What is ML transcript

This is an autogenerated transcript of the video What is ML video.

Hello, my name is Ivan. Welcome to “Getting Started with GenAI in Research”. In this video, we continue discussing the technologies behind GenAI. We‘ve already covered what AI (Artificial Intelligence) is, and now we’ll explore ML or Machine Learning. While machine learning is an advanced field in computer science, conceptually it‘s quite simple. I’d like to give you this conceptual understanding of how machine learning works.

Let‘s consider a simple example with two variables: GDP per capita and life expectancy. We’ll use data from countries in one region for a specific year.

Let‘s try linear regression—probably the simplest statistical model you might encounter in science. If you’re not familiar with it, the idea is to draw a line through these data points, but not randomly. You try to draw it in such a way that it fits the data as accurately as possible.

Mathematically speaking, this means computing the vertical differences between your points and the line and minimising the sum of their squares.

Regression is a common instrument in social sciences. Usually, with regression, you‘re saying that if the slope of the line is positive, there’s a positive relationship between life expectancy and GDP per capita. But linear regression is also a simple machine learning model. Once you plot this line, you can take another country—let‘s say Germany—where we only know the GDP per capita but not life expectancy. We can use this line to predict Germany’s life expectancy. In this particular case, it‘s quite a nice prediction: we predicted 78.92 years, while the actual value is 79.41 years, with the actual data point appearing here . More generally, what we did was:

While this function is simple, real-world data can be more complicated. Sometimes, instead of a line, we need to draw a curved line through the data points. In some cases, one predictor isn’t enough, and we might need several predictors. There are generalisations of the simple linear regression model, but the core idea remains the same: you have a function with parameters and input values, use training data to compute optimal parameter values, fix them, and then use this function with fixed parameters to predict new values.
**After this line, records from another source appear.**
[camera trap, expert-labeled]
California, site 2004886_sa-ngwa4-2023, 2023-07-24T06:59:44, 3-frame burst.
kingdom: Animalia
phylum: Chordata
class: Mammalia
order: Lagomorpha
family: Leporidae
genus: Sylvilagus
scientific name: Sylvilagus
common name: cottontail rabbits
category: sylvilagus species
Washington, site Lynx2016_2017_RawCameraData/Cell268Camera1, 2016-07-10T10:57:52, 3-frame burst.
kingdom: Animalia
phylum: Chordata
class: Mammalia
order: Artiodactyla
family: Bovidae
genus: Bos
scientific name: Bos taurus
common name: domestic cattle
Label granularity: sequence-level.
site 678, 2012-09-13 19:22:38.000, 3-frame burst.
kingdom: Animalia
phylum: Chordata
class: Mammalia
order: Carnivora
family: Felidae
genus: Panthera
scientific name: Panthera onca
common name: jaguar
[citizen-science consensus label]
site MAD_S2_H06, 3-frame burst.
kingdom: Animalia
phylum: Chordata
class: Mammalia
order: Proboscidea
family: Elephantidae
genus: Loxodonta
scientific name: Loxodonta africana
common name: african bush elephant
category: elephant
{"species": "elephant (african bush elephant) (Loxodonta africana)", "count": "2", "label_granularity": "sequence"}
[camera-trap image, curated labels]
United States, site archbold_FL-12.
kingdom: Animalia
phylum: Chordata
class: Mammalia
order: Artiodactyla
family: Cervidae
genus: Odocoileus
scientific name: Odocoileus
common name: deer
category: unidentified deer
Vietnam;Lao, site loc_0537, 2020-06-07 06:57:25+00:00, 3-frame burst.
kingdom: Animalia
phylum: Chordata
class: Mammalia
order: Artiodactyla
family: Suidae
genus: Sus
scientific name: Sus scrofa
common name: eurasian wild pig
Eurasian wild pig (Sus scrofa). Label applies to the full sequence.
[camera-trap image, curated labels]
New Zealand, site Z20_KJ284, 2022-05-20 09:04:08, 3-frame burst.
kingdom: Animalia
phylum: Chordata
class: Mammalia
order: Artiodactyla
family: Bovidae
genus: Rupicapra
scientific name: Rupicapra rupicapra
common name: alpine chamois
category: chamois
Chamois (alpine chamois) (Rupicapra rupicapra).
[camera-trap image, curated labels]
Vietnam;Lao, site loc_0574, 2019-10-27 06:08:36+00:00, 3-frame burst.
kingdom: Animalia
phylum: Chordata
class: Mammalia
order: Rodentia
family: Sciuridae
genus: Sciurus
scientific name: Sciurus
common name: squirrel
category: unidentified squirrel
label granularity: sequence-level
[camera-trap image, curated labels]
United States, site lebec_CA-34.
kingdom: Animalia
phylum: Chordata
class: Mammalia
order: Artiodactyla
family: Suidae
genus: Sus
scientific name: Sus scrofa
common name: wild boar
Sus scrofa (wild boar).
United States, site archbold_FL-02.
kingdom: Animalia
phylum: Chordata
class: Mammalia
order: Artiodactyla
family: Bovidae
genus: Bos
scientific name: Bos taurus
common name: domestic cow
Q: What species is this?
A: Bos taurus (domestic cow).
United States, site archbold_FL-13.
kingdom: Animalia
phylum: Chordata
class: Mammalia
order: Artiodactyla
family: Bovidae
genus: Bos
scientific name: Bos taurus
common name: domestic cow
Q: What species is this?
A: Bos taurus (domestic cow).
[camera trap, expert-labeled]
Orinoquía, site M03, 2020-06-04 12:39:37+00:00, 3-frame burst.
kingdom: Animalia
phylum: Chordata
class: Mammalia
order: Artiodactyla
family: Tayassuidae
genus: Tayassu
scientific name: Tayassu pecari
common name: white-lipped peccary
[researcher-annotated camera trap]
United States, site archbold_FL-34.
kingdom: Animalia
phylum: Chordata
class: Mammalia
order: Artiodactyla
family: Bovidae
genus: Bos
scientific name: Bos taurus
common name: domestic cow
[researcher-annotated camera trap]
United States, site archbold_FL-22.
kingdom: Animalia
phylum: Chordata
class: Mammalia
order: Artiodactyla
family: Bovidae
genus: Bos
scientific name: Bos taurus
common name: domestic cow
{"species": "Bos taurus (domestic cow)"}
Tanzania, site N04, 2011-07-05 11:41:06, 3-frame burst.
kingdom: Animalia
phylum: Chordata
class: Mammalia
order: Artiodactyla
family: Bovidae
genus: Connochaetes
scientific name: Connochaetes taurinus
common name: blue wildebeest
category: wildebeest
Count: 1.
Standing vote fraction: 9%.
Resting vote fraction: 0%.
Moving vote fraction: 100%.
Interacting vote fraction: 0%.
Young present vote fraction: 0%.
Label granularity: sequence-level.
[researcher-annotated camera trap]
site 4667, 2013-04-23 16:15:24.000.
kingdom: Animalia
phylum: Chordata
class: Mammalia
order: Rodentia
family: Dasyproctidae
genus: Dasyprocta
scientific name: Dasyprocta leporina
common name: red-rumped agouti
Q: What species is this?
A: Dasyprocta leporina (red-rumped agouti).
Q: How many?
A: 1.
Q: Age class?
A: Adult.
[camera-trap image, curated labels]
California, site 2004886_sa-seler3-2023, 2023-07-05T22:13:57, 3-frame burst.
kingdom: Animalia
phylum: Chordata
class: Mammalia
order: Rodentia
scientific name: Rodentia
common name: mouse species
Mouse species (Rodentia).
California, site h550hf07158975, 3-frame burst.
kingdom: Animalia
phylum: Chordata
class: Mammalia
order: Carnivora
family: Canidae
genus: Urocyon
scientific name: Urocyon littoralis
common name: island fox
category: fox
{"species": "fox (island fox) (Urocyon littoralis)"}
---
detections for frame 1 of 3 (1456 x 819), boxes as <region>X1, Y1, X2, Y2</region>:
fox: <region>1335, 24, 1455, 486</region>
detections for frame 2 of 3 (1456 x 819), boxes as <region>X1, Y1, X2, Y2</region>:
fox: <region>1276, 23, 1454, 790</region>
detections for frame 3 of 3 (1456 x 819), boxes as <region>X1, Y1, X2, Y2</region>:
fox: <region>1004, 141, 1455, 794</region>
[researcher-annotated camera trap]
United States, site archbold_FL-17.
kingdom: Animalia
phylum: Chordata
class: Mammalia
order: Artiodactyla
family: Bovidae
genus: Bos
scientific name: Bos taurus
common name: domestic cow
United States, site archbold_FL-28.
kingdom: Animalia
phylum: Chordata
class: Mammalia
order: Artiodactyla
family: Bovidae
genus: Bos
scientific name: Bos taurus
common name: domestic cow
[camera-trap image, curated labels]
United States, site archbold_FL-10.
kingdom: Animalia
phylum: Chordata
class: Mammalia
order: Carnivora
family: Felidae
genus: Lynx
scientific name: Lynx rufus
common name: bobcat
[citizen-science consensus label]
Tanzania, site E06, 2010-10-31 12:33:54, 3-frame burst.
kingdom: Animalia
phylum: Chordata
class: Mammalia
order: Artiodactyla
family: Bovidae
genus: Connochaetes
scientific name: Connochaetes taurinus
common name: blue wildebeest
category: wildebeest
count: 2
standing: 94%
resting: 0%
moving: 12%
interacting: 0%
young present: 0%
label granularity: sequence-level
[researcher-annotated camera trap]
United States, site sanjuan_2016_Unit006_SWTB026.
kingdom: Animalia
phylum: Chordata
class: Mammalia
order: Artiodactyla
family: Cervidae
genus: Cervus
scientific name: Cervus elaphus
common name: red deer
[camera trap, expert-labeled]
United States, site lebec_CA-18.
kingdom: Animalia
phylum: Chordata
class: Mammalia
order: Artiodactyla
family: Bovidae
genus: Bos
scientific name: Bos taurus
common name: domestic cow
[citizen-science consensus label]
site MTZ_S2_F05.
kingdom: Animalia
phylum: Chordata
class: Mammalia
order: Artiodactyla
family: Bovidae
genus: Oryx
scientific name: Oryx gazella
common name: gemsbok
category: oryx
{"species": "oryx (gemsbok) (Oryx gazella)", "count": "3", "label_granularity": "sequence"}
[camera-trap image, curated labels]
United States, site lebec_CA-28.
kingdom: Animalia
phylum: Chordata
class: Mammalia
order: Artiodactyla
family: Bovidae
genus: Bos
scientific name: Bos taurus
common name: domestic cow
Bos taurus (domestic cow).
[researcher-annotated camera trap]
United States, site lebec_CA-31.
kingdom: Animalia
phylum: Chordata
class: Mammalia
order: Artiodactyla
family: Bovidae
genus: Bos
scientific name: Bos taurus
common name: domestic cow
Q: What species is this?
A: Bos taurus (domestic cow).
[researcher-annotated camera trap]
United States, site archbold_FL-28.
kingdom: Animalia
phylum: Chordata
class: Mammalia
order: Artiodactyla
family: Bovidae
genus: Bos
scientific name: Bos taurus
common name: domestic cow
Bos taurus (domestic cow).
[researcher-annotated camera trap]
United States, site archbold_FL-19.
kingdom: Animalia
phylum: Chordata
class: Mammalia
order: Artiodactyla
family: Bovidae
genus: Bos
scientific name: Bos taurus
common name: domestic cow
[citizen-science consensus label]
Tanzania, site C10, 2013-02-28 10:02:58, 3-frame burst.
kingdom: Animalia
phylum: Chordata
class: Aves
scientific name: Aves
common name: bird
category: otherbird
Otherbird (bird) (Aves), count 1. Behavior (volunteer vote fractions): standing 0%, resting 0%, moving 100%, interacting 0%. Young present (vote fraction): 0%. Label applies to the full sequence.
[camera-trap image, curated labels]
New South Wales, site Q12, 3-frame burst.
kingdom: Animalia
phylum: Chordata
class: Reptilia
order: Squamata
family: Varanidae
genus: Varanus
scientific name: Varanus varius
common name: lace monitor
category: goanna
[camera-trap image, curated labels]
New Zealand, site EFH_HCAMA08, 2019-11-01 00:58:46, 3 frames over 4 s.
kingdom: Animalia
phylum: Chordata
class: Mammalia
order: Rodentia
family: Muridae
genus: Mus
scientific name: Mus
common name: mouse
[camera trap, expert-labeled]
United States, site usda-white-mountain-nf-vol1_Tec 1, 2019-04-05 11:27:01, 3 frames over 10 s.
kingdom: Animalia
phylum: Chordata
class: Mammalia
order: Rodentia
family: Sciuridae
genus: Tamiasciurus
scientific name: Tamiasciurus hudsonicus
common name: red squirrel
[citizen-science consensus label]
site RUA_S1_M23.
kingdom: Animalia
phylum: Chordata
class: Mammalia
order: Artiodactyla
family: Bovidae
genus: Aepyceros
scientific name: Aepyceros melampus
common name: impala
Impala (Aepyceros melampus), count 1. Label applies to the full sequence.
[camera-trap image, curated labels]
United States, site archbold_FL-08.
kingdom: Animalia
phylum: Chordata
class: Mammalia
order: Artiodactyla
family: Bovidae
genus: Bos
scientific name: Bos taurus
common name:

This is exactly how complicated language models work. They may sound complex, but it‘s also just a function. For example, when you hear that Meta introduced a new model called Llama with 405 billion parameters, it means they released a function that’s much more complicated than linear regression with two parameters—but it operates the same way. They use training data to find optimal values for these 405 billion parameters, and then you can apply this function to your own data to get new predictions.

The only important difference between our example and more complicated functions is that with linear regression, it‘s possible to compute optimal parameter values using a mathematical formula. With more complex functions, this isn’t possible. Instead, people start with random parameters and feed training data chunk by chunk, updating parameters each time so they become better and the function returns results closer to desired outcomes. For large language models, this training phase could require months on very powerful computers—it’s not something you can do on your own computer or immediately. But the overall idea remains the same.